Sales mix: definition, formulas and how to calculate it

Sales Mix
Topics
What is sales mix?
Why do companies need to understand their sales mix?
How to calculate sales mix to hit revenue goals
How to keep track of your sales mix
How to improve your sales mix
Final thoughts

Calculating sales mix helps your company determine the ratio of products or services it sells.

It’s a crucial exercise that helps you invest more resources and energy in the most profitable products and identify missed opportunities.

In this article, we’ll explain how to calculate, track and improve your sales mix simply and accurately to become more profitable.


What is sales mix?

For companies with multiple products, sales mix calculations determine the proportion of each product sold. Depending on your calculations, sales mix can help you determine the most to least profitable product and whether you sell enough of each to reach your sales targets.

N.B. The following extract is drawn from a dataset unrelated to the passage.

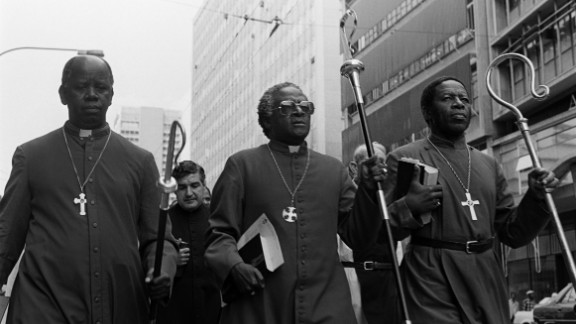 Tutu, center, leads clergymen through Johannesburg in April 1985. They were heading to police headquarters to hand a petition calling for the release of political detainees.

If a company sells 100 units of Product A and 200 units of Product B, the basic sales mix is 33.33% of Product A and 66.67% of Product B. You could also say the sales mix ratio is 1:2.

Companies use sales mix as a tool to maximize profitability and ensure they allocate resources to the right products.

Suppose you run a B2B (business-to-business) model that sells five services. Sales mix calculations can help you determine:

  • How much revenue each service or product line brings in

  • How different actual sales were from budgeted estimations

  • How variable costs (e.g., materials or labor) have impacted sales

Using this information, you can understand whether you sell enough of each individual product or service to meet your revenue targets. You can also adjust your sales, marketing and pricing strategies to account for any disparities.

Why do companies need to understand their sales mix?

A company’s sales mix helps it understand which products or departments generate the most profit and whether its sales teams meet sales goals.

Every company has limited time to create, market and sell products, so making smart decisions and focusing on the right products can make you more money.

Let’s say you produce and sell two types of bespoke office furniture. You’re in a competitive market with only a small team, so you must optimize every hour.

Your two products are:

  • Product A: High-end ergonomic chairs designed for maximum comfort and support during long working hours

  • Product B: Customizable modular desks that customers can easily reconfigure for any space

Your ergonomic office chairs comprise 33% of your total sales mix and 45% of your revenue. Your more popular modular desks are 67% of your sales mix and 55% of your revenue.

Your ergonomic office chairs have a higher profit margin. However, they’re also more complex and time-intensive to make. Your modular desks have a lower production time per unit.

Calculating the sales mix shows that you don’t always need to sell more of your most expensive products to become more profitable. Instead, it can direct your sales team’s focus to the right products.

Sales mix information helps business owners and leaders visualize and more accurately assign future budgets and resources to products that positively impact their bottom line.

Sales mix: How Pipedrive can help visualize products that impact the bottom line


For larger businesses with expansive product lines, the number of units to sell to make a profit may constantly change depending on internal updates (e.g., product innovation) and external factors (e.g., seasonal trends).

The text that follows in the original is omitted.